### YOUR ASSIGNMENT
Return the data below exactly, but only from the line containing "Researchers evaluated video-based" through the line containing "31 different visual", with both of those lines included.

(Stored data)
=== Begin Enclosure ===

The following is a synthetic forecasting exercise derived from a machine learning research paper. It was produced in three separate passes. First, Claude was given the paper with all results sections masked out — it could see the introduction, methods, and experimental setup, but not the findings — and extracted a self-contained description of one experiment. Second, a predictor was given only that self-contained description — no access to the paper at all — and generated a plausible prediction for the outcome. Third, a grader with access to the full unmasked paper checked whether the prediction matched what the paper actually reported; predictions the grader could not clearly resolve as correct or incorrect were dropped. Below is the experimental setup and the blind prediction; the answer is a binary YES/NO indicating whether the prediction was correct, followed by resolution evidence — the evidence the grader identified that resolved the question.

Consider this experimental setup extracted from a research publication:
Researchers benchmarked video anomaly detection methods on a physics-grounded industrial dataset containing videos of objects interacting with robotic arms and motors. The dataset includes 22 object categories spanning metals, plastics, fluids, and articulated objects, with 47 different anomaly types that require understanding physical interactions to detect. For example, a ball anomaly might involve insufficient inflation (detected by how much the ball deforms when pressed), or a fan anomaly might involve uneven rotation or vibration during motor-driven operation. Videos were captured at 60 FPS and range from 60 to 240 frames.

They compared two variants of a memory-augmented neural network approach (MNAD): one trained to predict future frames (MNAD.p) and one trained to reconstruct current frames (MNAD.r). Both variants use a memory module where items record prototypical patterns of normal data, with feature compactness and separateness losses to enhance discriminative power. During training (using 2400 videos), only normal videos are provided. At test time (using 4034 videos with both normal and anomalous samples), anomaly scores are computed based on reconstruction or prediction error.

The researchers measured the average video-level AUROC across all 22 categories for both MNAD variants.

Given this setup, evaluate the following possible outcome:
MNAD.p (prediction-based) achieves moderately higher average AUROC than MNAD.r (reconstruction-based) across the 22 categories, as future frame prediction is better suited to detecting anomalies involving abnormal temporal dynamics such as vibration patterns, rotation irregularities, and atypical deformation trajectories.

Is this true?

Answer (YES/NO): NO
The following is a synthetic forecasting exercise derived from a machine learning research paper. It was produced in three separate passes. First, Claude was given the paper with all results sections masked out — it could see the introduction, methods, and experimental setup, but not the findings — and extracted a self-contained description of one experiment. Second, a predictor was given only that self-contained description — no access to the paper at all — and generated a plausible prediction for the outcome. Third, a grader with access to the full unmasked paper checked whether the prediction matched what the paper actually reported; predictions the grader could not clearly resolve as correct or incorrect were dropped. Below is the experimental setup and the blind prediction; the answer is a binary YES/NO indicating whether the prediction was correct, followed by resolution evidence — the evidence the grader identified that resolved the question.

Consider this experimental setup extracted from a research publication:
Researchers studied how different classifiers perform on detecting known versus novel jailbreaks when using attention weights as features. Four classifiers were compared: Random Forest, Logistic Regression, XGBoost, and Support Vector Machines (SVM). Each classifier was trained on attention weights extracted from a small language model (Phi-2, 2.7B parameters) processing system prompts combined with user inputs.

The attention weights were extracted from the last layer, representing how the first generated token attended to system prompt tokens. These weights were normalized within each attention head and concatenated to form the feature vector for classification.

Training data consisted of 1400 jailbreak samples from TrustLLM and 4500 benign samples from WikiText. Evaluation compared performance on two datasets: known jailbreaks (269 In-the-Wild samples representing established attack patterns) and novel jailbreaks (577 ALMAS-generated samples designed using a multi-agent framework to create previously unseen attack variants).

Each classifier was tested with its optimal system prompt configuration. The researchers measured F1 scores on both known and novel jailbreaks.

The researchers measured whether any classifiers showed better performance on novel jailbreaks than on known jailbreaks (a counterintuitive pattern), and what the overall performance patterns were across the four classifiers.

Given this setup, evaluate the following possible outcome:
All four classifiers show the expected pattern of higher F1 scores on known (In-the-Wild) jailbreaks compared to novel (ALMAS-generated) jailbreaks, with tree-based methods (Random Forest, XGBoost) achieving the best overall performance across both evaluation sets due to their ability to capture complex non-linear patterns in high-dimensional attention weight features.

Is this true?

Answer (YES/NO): NO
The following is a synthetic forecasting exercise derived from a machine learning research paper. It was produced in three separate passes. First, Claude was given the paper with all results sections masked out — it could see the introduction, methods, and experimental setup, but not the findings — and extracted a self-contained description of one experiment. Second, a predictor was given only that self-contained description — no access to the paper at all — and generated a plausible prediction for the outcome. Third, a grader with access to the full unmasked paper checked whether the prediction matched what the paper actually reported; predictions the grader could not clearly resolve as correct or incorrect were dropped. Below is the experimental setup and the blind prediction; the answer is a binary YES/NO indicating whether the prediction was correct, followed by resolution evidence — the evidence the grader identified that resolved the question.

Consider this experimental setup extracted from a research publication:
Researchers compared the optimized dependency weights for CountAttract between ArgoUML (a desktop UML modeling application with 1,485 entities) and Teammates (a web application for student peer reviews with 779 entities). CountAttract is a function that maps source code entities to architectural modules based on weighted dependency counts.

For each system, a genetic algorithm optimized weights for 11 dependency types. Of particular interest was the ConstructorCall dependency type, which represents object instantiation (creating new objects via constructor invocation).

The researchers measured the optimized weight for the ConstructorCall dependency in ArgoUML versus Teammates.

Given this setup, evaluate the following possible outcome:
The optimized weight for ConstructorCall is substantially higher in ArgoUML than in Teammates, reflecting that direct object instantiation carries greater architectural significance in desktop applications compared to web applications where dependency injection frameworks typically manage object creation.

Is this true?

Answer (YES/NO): YES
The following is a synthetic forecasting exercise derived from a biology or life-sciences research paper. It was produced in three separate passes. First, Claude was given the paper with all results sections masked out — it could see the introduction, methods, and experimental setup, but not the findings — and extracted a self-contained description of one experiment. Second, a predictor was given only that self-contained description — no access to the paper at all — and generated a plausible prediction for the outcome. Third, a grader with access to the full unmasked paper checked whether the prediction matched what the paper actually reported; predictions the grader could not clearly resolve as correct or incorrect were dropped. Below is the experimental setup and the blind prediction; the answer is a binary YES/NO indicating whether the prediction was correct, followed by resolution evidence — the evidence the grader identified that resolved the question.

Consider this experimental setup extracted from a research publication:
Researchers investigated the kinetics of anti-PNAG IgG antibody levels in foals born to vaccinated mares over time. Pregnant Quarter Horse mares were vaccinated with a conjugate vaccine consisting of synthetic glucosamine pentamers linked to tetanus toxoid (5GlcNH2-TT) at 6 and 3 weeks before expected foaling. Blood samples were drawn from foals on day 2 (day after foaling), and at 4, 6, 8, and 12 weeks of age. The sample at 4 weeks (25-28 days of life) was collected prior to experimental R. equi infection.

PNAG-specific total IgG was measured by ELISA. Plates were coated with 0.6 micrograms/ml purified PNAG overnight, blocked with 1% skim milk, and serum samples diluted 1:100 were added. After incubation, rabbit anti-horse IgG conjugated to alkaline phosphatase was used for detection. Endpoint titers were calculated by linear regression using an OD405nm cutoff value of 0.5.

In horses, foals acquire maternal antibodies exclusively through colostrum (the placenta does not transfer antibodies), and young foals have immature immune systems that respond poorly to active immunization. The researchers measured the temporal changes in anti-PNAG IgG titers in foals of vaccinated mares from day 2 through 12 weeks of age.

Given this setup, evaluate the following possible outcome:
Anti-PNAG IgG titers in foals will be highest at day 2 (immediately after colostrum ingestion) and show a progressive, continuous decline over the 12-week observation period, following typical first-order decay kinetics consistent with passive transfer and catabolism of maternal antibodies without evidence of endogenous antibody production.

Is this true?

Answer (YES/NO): YES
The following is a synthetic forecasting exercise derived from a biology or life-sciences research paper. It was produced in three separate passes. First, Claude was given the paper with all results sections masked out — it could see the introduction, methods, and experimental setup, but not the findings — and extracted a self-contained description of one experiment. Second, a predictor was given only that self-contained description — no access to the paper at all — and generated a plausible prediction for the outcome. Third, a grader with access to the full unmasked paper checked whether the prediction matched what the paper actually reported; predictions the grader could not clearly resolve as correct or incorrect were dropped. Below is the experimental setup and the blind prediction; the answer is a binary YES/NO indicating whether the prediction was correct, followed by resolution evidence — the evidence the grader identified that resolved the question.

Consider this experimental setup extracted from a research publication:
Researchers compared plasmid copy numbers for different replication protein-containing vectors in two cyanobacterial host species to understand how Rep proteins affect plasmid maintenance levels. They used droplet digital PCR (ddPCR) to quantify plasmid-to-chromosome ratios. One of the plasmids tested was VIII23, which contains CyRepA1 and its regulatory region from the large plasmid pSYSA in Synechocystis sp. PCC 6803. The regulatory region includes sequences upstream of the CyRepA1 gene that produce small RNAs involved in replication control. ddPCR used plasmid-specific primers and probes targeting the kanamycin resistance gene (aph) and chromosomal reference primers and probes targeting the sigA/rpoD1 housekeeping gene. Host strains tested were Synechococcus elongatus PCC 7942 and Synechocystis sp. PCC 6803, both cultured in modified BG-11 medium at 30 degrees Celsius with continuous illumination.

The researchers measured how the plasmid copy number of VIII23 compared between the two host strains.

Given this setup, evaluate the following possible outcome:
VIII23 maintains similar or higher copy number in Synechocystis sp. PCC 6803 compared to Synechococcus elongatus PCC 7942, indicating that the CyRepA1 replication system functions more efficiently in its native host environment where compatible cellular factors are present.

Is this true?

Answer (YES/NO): NO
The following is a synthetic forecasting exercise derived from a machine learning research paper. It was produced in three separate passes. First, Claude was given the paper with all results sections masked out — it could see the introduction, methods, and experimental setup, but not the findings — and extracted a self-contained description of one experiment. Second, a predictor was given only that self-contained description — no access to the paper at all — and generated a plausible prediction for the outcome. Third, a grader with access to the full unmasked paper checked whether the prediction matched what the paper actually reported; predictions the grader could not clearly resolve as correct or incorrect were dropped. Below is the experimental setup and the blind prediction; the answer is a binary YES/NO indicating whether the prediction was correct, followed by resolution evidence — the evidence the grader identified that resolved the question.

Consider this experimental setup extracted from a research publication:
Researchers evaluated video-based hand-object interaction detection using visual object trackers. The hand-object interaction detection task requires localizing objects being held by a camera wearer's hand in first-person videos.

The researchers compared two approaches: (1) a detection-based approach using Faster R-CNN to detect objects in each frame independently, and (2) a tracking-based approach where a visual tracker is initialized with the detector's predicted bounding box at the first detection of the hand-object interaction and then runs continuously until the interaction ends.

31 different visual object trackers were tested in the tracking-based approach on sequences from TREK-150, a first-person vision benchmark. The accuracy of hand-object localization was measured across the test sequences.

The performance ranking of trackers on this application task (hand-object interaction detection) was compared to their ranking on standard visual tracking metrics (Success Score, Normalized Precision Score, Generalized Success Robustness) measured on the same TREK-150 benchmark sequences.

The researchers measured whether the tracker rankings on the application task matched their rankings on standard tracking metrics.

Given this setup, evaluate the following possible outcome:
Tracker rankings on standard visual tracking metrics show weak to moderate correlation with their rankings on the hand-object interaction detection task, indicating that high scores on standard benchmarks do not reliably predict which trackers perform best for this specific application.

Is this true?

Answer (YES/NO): YES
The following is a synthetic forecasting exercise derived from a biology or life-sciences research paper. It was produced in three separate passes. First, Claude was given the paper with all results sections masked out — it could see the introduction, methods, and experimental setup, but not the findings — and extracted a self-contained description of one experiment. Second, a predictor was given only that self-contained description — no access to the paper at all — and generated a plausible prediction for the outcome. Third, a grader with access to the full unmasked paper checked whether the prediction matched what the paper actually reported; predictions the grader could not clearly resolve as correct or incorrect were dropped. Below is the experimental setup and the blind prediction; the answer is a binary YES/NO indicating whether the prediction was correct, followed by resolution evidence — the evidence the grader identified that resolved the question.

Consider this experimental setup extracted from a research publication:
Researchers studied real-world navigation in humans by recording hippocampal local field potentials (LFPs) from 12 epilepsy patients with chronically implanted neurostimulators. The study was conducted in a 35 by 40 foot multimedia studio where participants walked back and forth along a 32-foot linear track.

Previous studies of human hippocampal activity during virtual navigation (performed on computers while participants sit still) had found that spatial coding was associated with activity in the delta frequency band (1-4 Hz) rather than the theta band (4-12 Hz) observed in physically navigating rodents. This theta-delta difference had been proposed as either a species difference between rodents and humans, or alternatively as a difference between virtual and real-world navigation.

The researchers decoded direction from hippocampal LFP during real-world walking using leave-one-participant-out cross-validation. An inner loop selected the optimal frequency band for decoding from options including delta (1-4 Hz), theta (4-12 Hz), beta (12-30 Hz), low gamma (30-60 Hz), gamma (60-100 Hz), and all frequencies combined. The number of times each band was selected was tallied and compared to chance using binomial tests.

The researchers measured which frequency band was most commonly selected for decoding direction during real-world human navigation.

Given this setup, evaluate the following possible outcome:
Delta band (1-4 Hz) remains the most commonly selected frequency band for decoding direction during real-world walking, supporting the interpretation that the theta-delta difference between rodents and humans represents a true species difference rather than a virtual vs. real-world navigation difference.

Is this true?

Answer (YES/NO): NO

=== End Enclosure ===

### RESPONSE BELOW
Researchers evaluated video-based hand-object interaction detection using visual object trackers. The hand-object interaction detection task requires localizing objects being held by a camera wearer's hand in first-person videos.

The researchers compared two approaches: (1) a detection-based approach using Faster R-CNN to detect objects in each frame independently, and (2) a tracking-based approach where a visual tracker is initialized with the detector's predicted bounding box at the first detection of the hand-object interaction and then runs continuously until the interaction ends.

31 different visual object trackers were tested in the tracking-based approach on sequences from TREK-150, a first-person vision benchmark. The accuracy of hand-object localization was measured across the test sequences.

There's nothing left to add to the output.